Passengers should take into consideration the following:

  • Networks that are spelt incorrectly, or that do not have a secondary measure to access the service. Members providing free Wi-Fi should make sure that passengers know they need a password to access the service and that they are aware of the correct Service Set IDentifier (SSID) or Wi-Fi network name on which to connect.
  • Using a Virtual Private Network (VPN) when using public Wi-Fi. Passengers should be careful and take precautions when using networks that are not controlled, where the network is open, and the users are not separated from each other. Public Wi-Fi should only be used for general browsing.
  • Ensuring that web browsers are kept updated. Most systems update automatically, however this is not always the case, especially if browsers are not closed/shut down.
  • Accessing websites that are secured with https. Do not ignore certificate errors that may pop-up before accessing a site as these could be an indication that the site is a malicious copy, or someone is capturing and replaying the traffic to the user. Ensure the web address entered is correct and not misspelled. Misspelled addresses can be an indication of a typo squatting attack, where malicious sites copy and have similar names to a legitimate website.

What should passengers do if they think they’ve been hacked?

They should report it to a crewmember who can communicate the issue to the captain for further investigation. Operators should ensure that the necessary resources are available to respond to and investigate any suspected events.

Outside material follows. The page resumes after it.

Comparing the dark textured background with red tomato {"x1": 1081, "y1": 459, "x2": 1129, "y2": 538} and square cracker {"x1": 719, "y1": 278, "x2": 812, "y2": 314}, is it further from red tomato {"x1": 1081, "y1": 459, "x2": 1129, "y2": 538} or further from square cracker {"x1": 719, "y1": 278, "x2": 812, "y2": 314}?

Should mobile phone / USB charge points be made accessible to passengers?

A simple principle to consider is that if a physical connection to a device is available, then the contents of that device can be accessed. However, there are exceptions and it is recommended that operators only provide Dedicated Charging Ports (DCPs) / USB ports to passengers for charging their devices.

DCPs supply power via USB ports without any possibility of data transfer. DCPs will provide up to 1.5 A and 5 V, which is enough for charging mobile phones or tablets. There is also an additional benefit by only offering DCP charging stations to passengers, their privacy can be ensured, and the security of their devices can remain safe.

By offering anything other than DCPs for charging, Members and passengers should assume that data transfer is possible from their devices

the two parties note.

Finally, having a third party assess security and provide feedback is a useful way to ensure the passengers’ and vessel’s security.